### Given text

Discussion in 'Journalism topics only' started by Gator, Dec 17, 2009.

  1. Gator

    Gator Well-Known Member

    A few years back, we had a father call and call and call the office blowing up his kid, who was dominating at the middle school level. At first I kind of blew it off, but then saw him at a big local youth basketball tournament. He was pretty good for the seventh grade (I think he was about 5-10).

    But the way his father was barking him, you'd think he was already given a free ride to Duke. His town's high school basketball team isn't very good, and I thought to myself that they could use a kid this good.

    That was then. I sort of forgot about this player because, well, out of sight and out of mind. Turns out the kid didn't grow another inch (OK, maybe 1 or 2) but he got no better when he got to high school. I mean like none. Players passed him in the skill department like it was nobody's business. Funny, I never heard from that dad again.

    Sorry to waste your time, but I just thought about that kid for the first time in a long time tonight and needed rehash old memories. I'm sure some of you can relate.
  2. txsportsscribe

    txsportsscribe Active Member

    he didn't get better because you didn't cover him enough. way to take away his scholarship, jerk.
  3. albert77

    albert77 Well-Known Member

    Sometimes they do, though. A few years ago we had a weekly Young Athlete of the Week feature (which I hated, by the way) and we did one on a 12-year-old girl who was just tearing it up on the basketball court. She would routinely score about 90 percent of her team's points, to the point that we got some comments that called her a ball hog.

    Fast forward to her high school days, and she ended up as the star on her team and made our All-Area first team her junior and senior year. She was actually a better softball player than she was basketball and ended up going D-1 in fast-pitch.
  4. Gator

    Gator Well-Known Member

    Well, he's got a brother coming up through the ranks (which is why I thought of him in the first place), so I guess I have another shot. Although he must not be as good ... dad has yet to call.
  5. Is there D-I slo-pitch softball?
    Cause if so, I wanna know where. I still four years of eligibility.
  6. albert77

    albert77 Well-Known Member

    No, but high school slow-pitch is still very popular in many parts of Mississippi, which is why I made the distinction.
  7. golfnut8924

    golfnut8924 Guest

    I think in most cases it has to do with kids growing at different ages. All the kids who dominated sports when I was in middle school were the ones who had hit their growth spurts and had matured a little bit already. But by our senior year, most of those kids were nobodys because everyone else had caught up to them by then.

    It's always interesting following kids for a few years during that age and seeing how kids pan out. Reminds me of the film "Hoop Dreams."
  8. I think you're right about the growth spurt theory. I saw it firsthand with a Little League World Series team from our town. The players were still better than average as mid-teens, but by high school everyone had caught up.

    However, I once had a middle school coach wear me out with talk about his point guard, how this seventh grader was already the best guard in town. Now, the HS team was coming off a state championship season, so I was skeptical. But as a courtesy to the coach, I caught one of their games. The kid was as good as advertised. He went D-I and ended up having a good career in the NBA.

######

Exercise objective » According to the forum thread on young athletes, which sport did the 12-year-old basketball standout go on to play at the Division I level?

### Entries provided

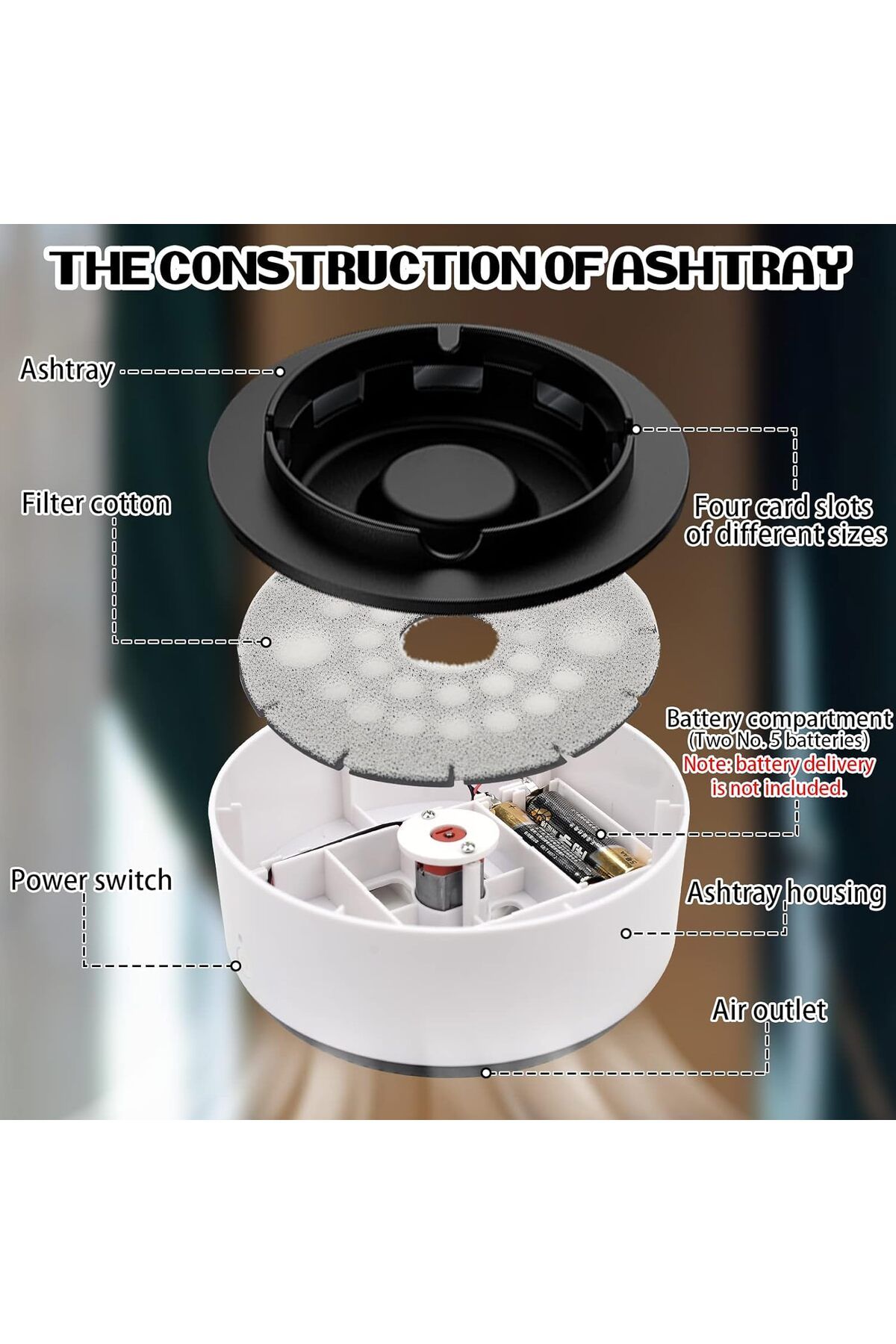 THE CONSTRUCTION OF ASHTRAY

Ashtray

Four card slots of different sizes

Filter cotton

Battery compartment (Two No. 5 batteries) Note: battery delivery is not included.

Power switch

Ashtray housing

Air outlet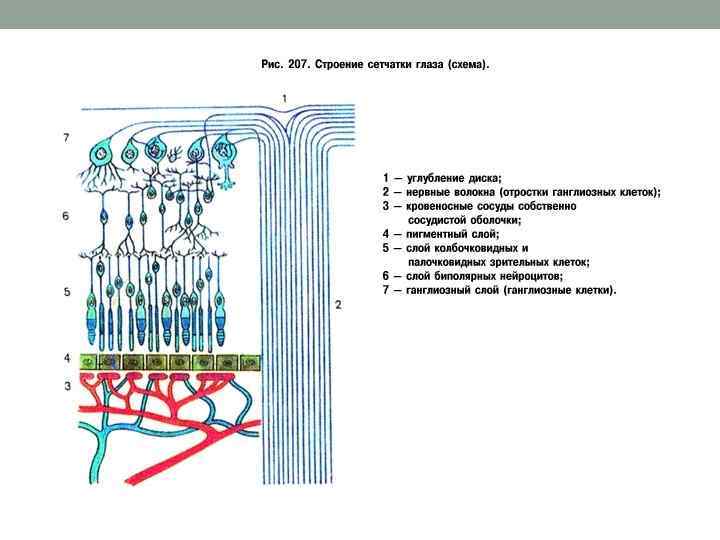 Рис. 207. Строение сетчатки глаза (схема).

1

7

6

5

4

3

2

1 — углубление диска;
2 — нервные волокна (отростки ганглиозных клеток);
3 — кровеносные сосуды собственно сосудистой оболочки;
4 — пигментный слой;
5 — слой колбочковидных и палочковидных зрительных клеток;
6 — слой биполярных нейроцитов;
7 — ганглиозный слой (ганглиозные клетки).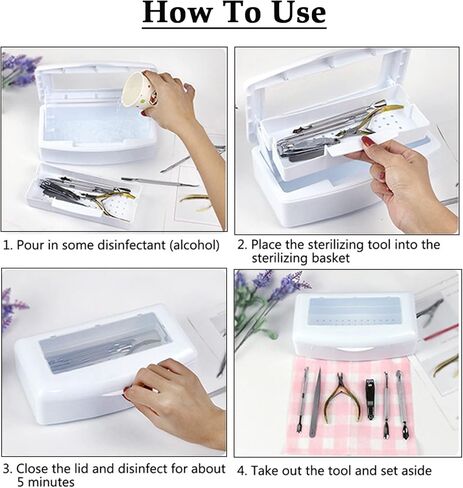 How To Use

1. Pour in some disinfectant (alcohol)

2. Place the sterilizing tool into the sterilizing basket

3. Close the lid and disinfect for about 5 minutes

4. Take out the tool and set aside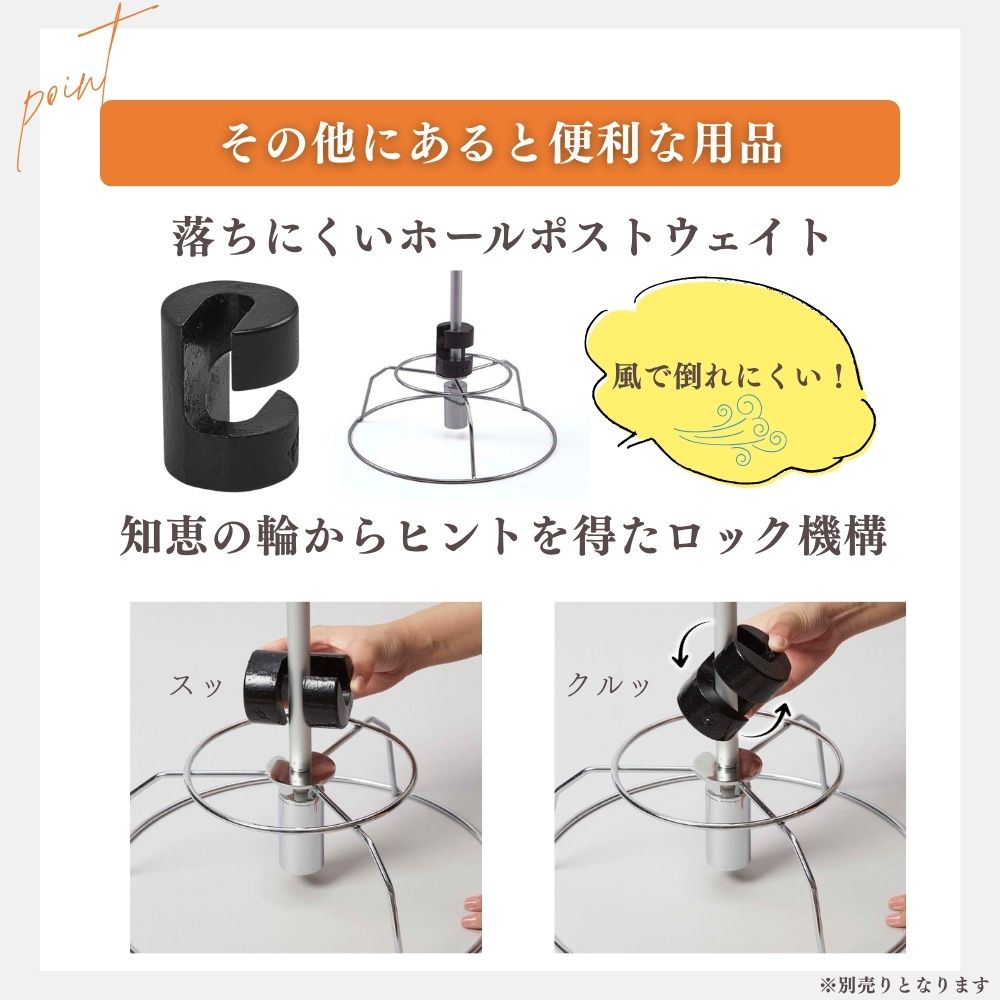 point

その他にあると便利な用品

落ちにくいホールポストウェイト

風で倒れにくい！

知恵の輪からヒントを得たロック機構

スッ

クルッ

※別売りとなります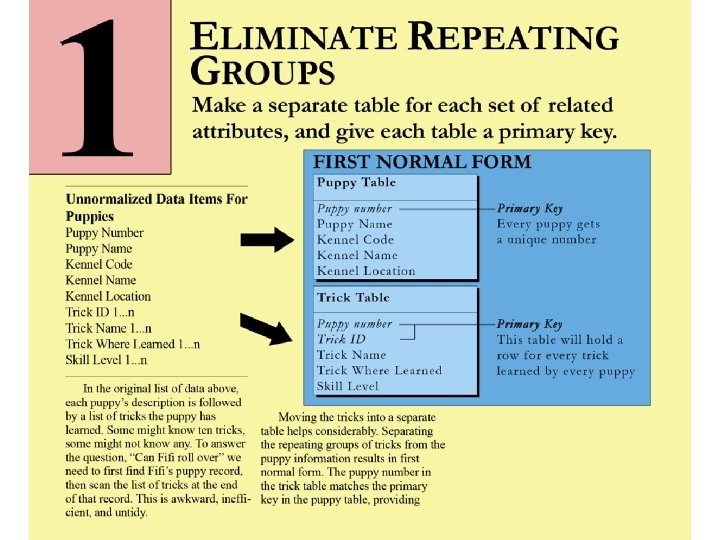 1

ELIMINATE REPEATING GROUPS

Make a separate table for each set of related attributes, and give each table a primary key.

Unnormalized Data Items For Puppies
Puppy Number
Puppy Name
Kennel Code
Kennel Name
Kennel Location
Trick ID 1...n
Trick Name 1...n
Trick Where Learned 1...n
Skill Level 1...n

In the original list of data above, each puppy's description is followed by a list of tricks the puppy has learned. Some might know ten tricks, some might not know any. To answer the question, "Can Fifi roll over" we need to first find Fifi's puppy record, then scan the list of tricks at the end of that record. This is awkward, inefficient, and untidy.

FIRST NORMAL FORM

Puppy Table
Puppy number
Puppy Name
Kennel Code
Kennel Name
Kennel Location

Primary Key
Every puppy gets a unique number

Trick Table
Puppy number
Trick ID
Trick Name
Trick Where Learned
Skill Level

Primary Key
This table will hold a row for every trick learned by every puppy

Moving the tricks into a separate table helps considerably. Separating the repeating groups of tricks from the puppy information results in first normal form. The puppy number in the trick table matches the primary key in the puppy table, providing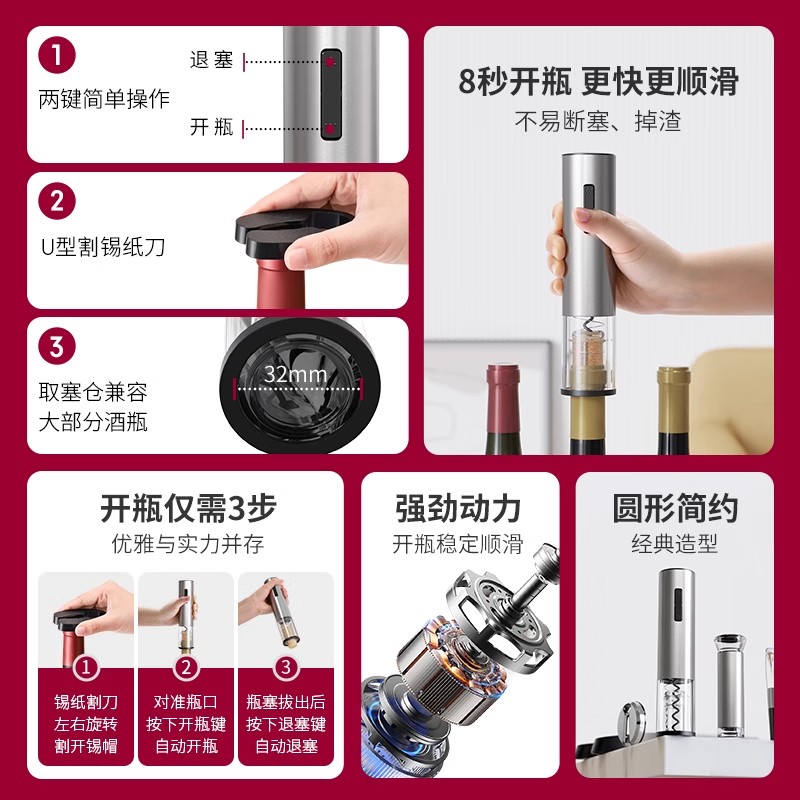 1
两键简单操作
退塞
开瓶

2
U型割锡纸刀

3
取塞仓兼容大部分酒瓶
32mm

8秒开瓶 更快更顺滑
不易断塞、掉渣

开瓶仅需3步
优雅与实力并存

1
锡纸割刀
左右旋转
割开锡帽

2
对准瓶口
按下开瓶键
自动开瓶

3
瓶塞拔出后
按下退塞键
自动退塞

强劲动力
开瓶稳定顺滑

圆形简约
经典造型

######

Exercise answer » Fast-pitch softball.